The DOI is in a bind – if it is successful at forcing these lower rates on the health plans, they will lose substantial amounts of money – and the DOI’s other job is to be sure the health plans are adequately capitalized so there is no risk they will collect premium revenue and not be around to pay for related claims.   The health plans are in a bind, because they’ve negotiated multi-year deals that lock in their unit costs in fee for service contracts – so they’ll need lower utilization and/or concessions from providers on unit price to make this sustainable.

  1. Partners (Mass General, Brigham and Womens and others) announced that it would give insurers rebates of a total of $40 million  this year to support selectively lowering rates for small business.   Interestingly, Children’s Hospital did something similar – announcing a price rollback in exchange for some up-front payment to build infrastructure, in fall, 2009.   Other hospitals  are figuring out their next steps – Partners and Childrens are both paid rates higher than other providers – so these rebates probably still don’t level the playing field, and it will be hard for the lower-paid facilities to match this.

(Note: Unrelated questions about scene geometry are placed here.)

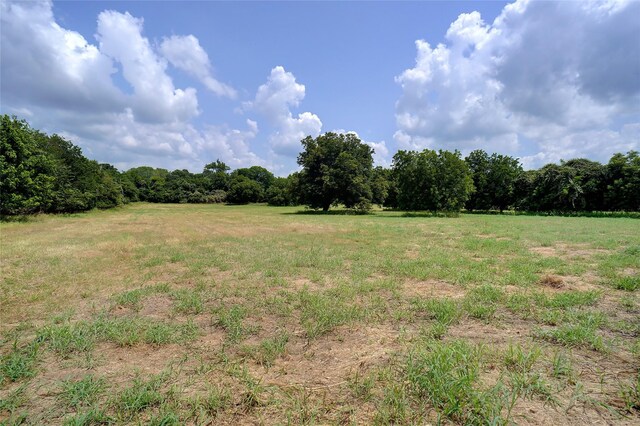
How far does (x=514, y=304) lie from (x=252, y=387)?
5.09m

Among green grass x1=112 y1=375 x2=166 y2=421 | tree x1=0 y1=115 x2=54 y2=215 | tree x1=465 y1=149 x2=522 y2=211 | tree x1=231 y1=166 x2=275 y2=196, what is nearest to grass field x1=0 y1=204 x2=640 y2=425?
green grass x1=112 y1=375 x2=166 y2=421

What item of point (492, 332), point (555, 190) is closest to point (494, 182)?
point (555, 190)

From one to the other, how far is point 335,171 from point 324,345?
→ 37055 mm

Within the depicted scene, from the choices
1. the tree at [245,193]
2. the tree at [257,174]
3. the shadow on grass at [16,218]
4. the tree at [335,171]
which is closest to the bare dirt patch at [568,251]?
the tree at [335,171]

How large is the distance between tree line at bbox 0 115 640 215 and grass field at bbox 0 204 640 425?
2408cm

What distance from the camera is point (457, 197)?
3603cm

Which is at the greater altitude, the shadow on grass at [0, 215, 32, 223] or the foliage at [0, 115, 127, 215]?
the foliage at [0, 115, 127, 215]

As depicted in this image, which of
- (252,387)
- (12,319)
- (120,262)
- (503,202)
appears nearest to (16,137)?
(120,262)

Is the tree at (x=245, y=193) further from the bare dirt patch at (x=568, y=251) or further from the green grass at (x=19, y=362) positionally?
the green grass at (x=19, y=362)

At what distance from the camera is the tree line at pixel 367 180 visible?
2550cm

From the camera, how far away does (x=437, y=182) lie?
1439 inches

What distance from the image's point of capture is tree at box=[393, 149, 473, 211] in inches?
1415

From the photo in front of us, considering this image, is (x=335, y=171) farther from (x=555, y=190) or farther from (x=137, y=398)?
(x=137, y=398)

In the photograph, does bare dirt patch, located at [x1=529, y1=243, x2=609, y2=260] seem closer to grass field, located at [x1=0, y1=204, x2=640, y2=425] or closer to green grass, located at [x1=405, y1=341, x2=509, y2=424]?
grass field, located at [x1=0, y1=204, x2=640, y2=425]
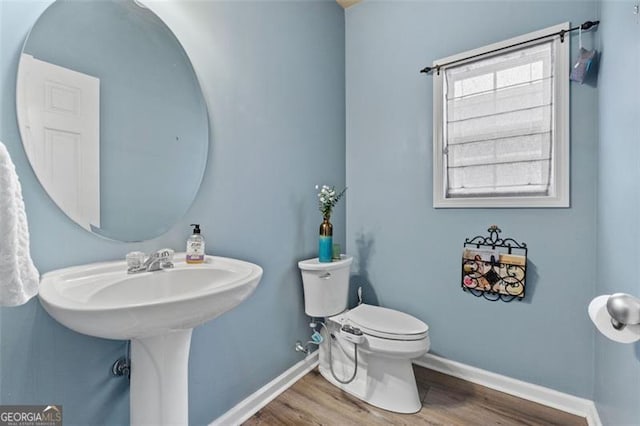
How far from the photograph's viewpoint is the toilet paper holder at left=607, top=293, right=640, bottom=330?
1.83 feet

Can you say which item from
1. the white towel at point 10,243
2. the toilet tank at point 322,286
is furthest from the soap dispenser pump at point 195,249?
the toilet tank at point 322,286

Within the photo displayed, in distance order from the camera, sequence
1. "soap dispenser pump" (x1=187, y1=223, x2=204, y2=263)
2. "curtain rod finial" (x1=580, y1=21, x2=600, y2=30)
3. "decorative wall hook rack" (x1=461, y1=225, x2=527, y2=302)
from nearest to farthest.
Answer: "soap dispenser pump" (x1=187, y1=223, x2=204, y2=263) < "curtain rod finial" (x1=580, y1=21, x2=600, y2=30) < "decorative wall hook rack" (x1=461, y1=225, x2=527, y2=302)

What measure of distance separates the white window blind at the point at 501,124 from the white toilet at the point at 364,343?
2.81ft

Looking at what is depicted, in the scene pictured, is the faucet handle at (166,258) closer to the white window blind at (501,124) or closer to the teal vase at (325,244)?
the teal vase at (325,244)

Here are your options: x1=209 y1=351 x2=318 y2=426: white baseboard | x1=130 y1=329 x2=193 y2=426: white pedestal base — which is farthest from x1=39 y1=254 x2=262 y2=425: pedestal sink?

  1. State Senate President Therese Murray  outlined her plan to control health care costs, with initiatives including
·         Insurers would gain approval of their proposed rate increases as long as they pledged  to have “medical loss ratios” of at least 90%.  This means that 90 cents of every dollar would go to paying medical claims – the other 10% would include all administration costs including marketing and profit  (or reserves for nonprofits).
·         Allowing insurers to change rates based on age (rather than 5 year age group), which will mean no huge rate increases when someone turns 50, for instance).  Also, allowing insurers to increase base rate if necessary to prevent a “rate shock” to a specific subgroup
·         Annual enrollment (to prevent people from coming into the insurance system for an elective procedure, and then leaving again)
·         Prohibiting those eligible for employer plans from entering the individual market (to avoid adverse risk selection)
·         High risk reinsurance pool
·         Require narrow network products with lower cost. 
·         Give a 5% discount to employers who establish a wellness program
·         Ask for $100 million in contributions from providers in good financial shape
·         Establishing a purchasing coalition for small groups through the Connector
·         Review all mandated benefits every four years


In my opinion, the most important effort here is the narrow network option.   This has the potential to substantially lower unit cost – in part because narrow networks encourage providers to compete on price (There is no reason for providers to try to deliver a lower price to an all-inclusive network, as they maintain very high leverage when every health plan needs every provider).  The Globe today  offers some evidence that narrow networks are starting to gather some momentum.


Avoiding adverse risk selection is critical (article in tomorrow’s NYTimes shows what happens if the healthy opt out of  purchasing insurance.)  Therefore, it’s important to require an  annual enrollment only, as well as to guard against employers sending a few sick individuals into the small group market.


Small businesses overestimate the savings they’ll get from group purchasing – the larger groups are less expensive because there are genuinely lower administrative expenses for insurers to enroll 25,000 covered lives all at once, rather than as 1000 separate 25 person companies, and because there is less opportunity for adverse selection in a large company than with multiple small companies.  I did a more complete review of the reasons why small companies pay more in Fall, 2009. 

Wellness programs are not likely to save 5% in the first year or more when they are implemented. Therefore, a mandate to offer small businesses with wellness programs a 5% discount will raise the cost of health insurance for all.  It’s not a bad idea – and might lead to better, healthier lives.   However, this is not going to help us control health care costs over the next 1-3 years.